The impact on the economy and the sector is undoubtedly negative. In January 2023, the South African Reserve Bank (SARB) downwardly revised its gross domestic product (GDP) forecast for 2023 to 0.3% and 0.7% for 2024 partly as a result of extensive load-shedding. Listed companies have recently been reporting eye-watering costs related to increasing diesel consumption as they grapple with the energy crisis. The cost of low-sulphur diesel in rands per litre increased by about 35% in 2022.

Figure 2: Cost of low-sulphur diesel per litre

Source: Automobile Association of South Africa

Coupled with higher fuel consumption as load-shedding intensifies, these snowballing costs will lead to some degree of margin contraction or negative impact on profitability.

One sympathises with small- and medium-sized enterprises which cannot afford this financial outlay and do not have the luxury of tapping into alternative power sources. Many will end up on the casualty list of businesses that have been forced to shut their doors.
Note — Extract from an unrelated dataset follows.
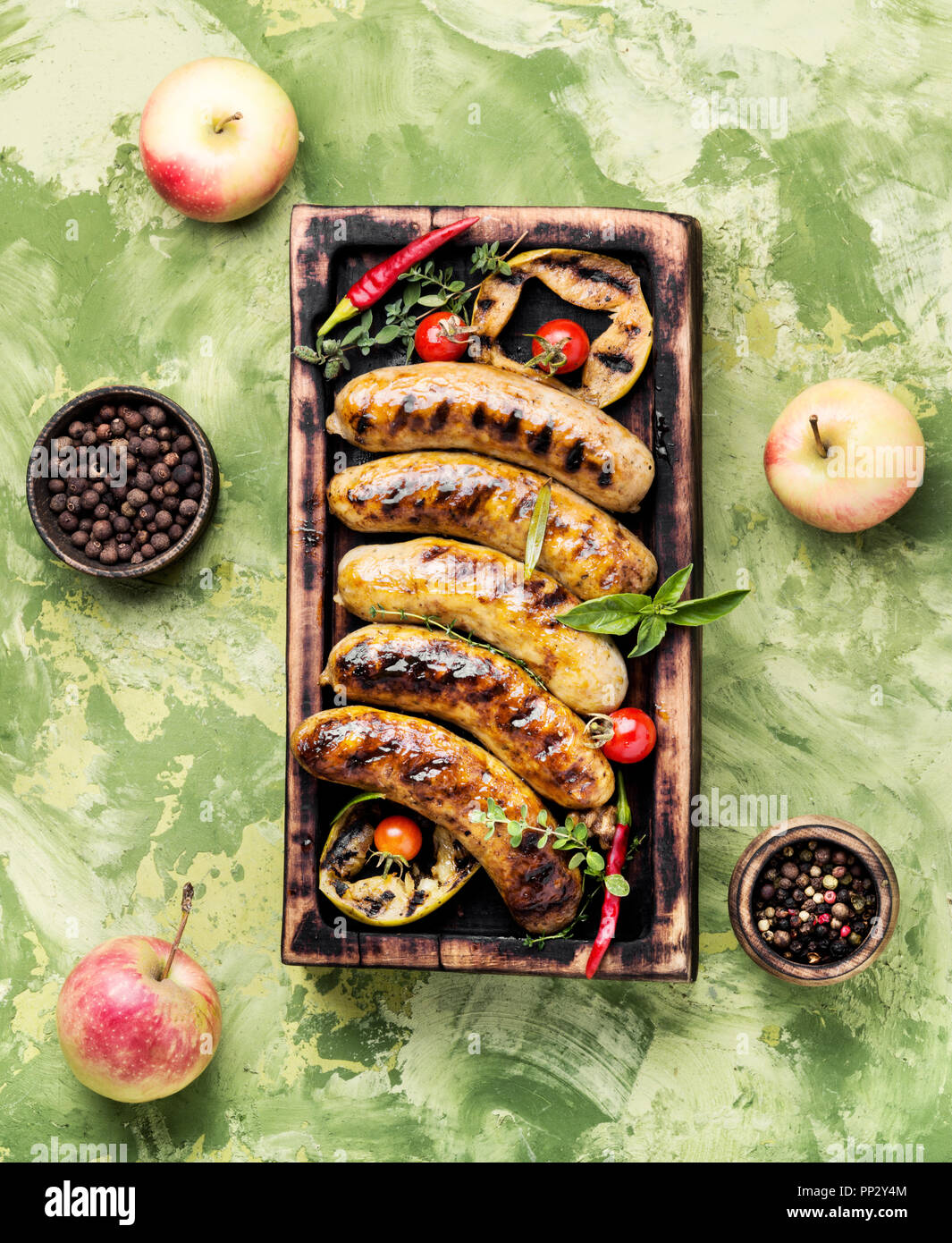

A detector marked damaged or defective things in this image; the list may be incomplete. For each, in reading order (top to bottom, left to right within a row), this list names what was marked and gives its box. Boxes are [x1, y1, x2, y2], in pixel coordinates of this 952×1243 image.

charred wooden tray edge [279, 203, 705, 979]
The average person on the street will also bear the brunt, as there will be an attempt to pass on these costs to consumers.
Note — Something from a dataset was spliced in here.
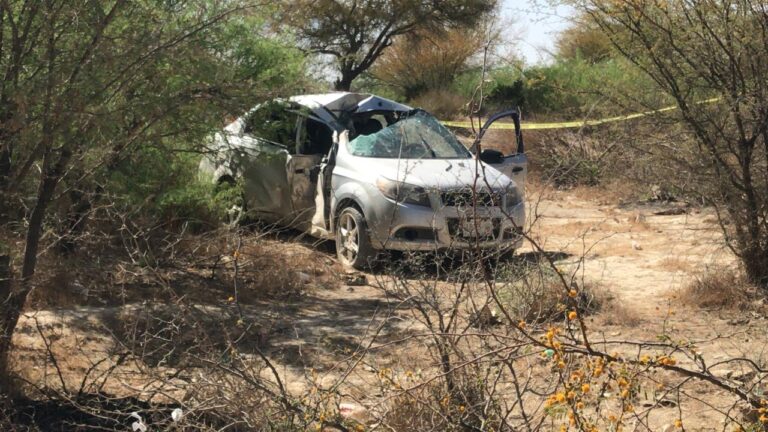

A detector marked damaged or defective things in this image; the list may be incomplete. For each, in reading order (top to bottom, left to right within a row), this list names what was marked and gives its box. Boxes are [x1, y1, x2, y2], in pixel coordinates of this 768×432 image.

wrecked silver car [200, 93, 528, 268]
shattered windshield [346, 110, 468, 159]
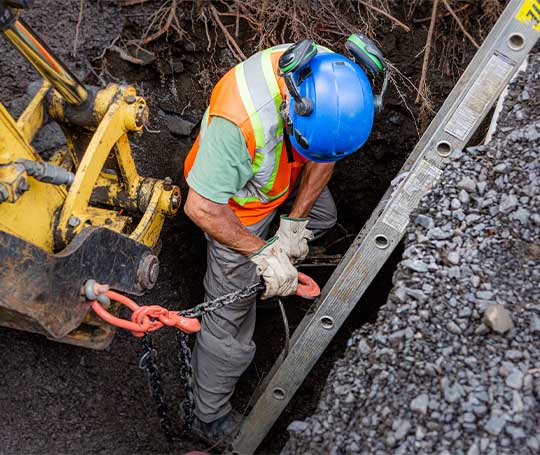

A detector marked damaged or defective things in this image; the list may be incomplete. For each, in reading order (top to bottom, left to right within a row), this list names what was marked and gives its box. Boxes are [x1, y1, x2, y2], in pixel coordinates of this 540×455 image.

rusty metal surface [0, 228, 154, 342]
Apart from the financial consequences, the increasing collective reliance on diesel generators will increase carbon emissions as the energy consumption mix shifts away from renewables in the short term. Unfortunately, this will undo some of the progress made in addressing South Africa’s environmental sustainability.

Figure 3: Hourly distribution of load-shedding, January - December 2022

Source: Council for Scientific and Industrial Research


RETAIL BEARS THE BRUNT

In the listed property sector, the largest impact of load-shedding is likely to be felt in the retail sector.

Management teams have indicated that diesel cost recovery rates are around 50%, with non-recovery mostly due to the existence of common areas in shopping centres which are not lettable and therefore generate no revenue. This represents a lower recovery than that of the office and industrial sectors, which achieved higher recovery rates from tenants.

In Hyprop Investments’ recent results presentation for the interim period to 31 December 2022, the company reports that the fund’s average cost of diesel through load-shedding came in at R8.83p/ KWh, compared to the Eskom/local authority cost of R2.44 p/KWh. This high cost is certainly unsustainable.

Apart from the negative margin impact, passing on these costs to tenants will lead to an increase in their occupancy costs in the absence of improving trading revenue. Given current macroeconomic headwinds, the growth in trading revenue within shopping centres will be benign and occupancy costs will inevitably rise. This will likely lead to pressure on rental reversions or negotiated rentals at lease expiry, which could reverse some of the improved metrics recently reported. Rental reversions on retail leases remain negative, although to a lesser extent than in 2020.

On the upside for the retail sector, especially for non-urban centres, load-shedding has increased footprint in some shopping centres since these are some of the few places with sufficient energy to remain operational, at least during trading hours. As consumers turn to shopping centres as a respite from the gloom, centre tenants may be able to entice increased sales.

The impact on the office sector, meanwhile, is positive in the respect that offices are no longer standing half empty as staff stream back to the workplace to avoid load-shedding at home. Most office buildings catering for large corporates have backup power, offering a welcome alternative to homes without electricity. Many companies also now require employees to spend more time at the office.

Although the effects of load-shedding are undesirable, the situation presents an opportunity for the sector to reduce its reliance on the grid and fast-track the use of renewables or green energy. More capital expenditure is being allocated to solar projects that offer property owners attractive yields on cost and will be accretive to their earnings in the medium to long term. There will also be cost savings flowing through to tenants, which will provide some relief related to occupancy costs. Property owners and tenants’ energy mix will shift away from diesel and towards renewables, which is a much more desirable outcome in the long run.

“Listed companies report eye-watering costs for diesel consumption as they grapple with the energy crisis.”